クラシックCD聴き比べ ~ Classic CD Memos ~

クラシック音楽のCDを中心に演奏者への敬意を込めて、つたないメモを書いています。

プーランク 2台のピアノのための協奏曲 ル・サージュ&ブラレイ(2003)

2017.05.26 (Fri)
ル・サージュpcon
ル・サージュ&ブラレイ(p)/ドネイヴ/リエージュ・フィル(2003、RCA)は
猫の目的刺激。コロコロ変わる。

この演奏の主導はプーランクに熱心な第一ピアニストのル・サージュなのだろう。
Sage-Eric-05.jpg
テンポと音の強弱の落差を大きくつけて表現意欲が旺盛。
とはいえそれが過度に陥ることなく軽妙さを持つ。
プーランクの本質を衝いた演奏なのだと思う。

第1楽章の緩急のメリハリが強烈。
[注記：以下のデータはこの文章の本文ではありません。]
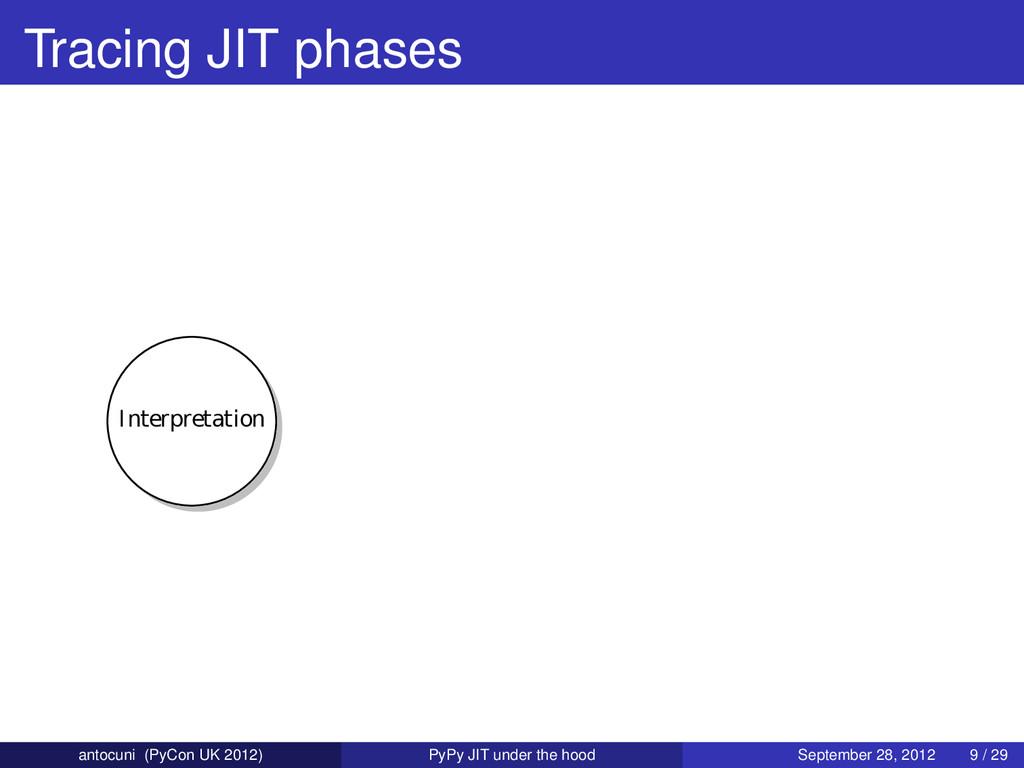 Tracing JIT phases Interpretation antocuni (PyC...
冒頭の激しく突進するアクセントの強い表情と
優しい弱音に包まれた表情の目まぐるしい転換が「プーランク」を強調。

第2楽章は極めてロマンティック。
ポツリポツリ音を切るのではなくレガートが美しい。
フランス映画のBGMで使われたとしても不思議でない。

第3楽章の活動も軽さを伴い雰囲気がある。
短い時間の中で変転する表情が楽しめる。

録音はベルギー、リエージュのザル・フィルハモニークでのセッション。
リエージュ
ヨーロッパは雰囲気のある素晴らしいホールがあちこちにあるものだ。
写真で見る限り豪奢な装飾も伴った大きな空間を感じさせる。
抜けの良い音、量感とともに繊細な空気感がよい。
2台のピアノは中央よりで極端に左右に置かれないので
第1、第2ピアノの掛け合いというより四手による華麗さを追求。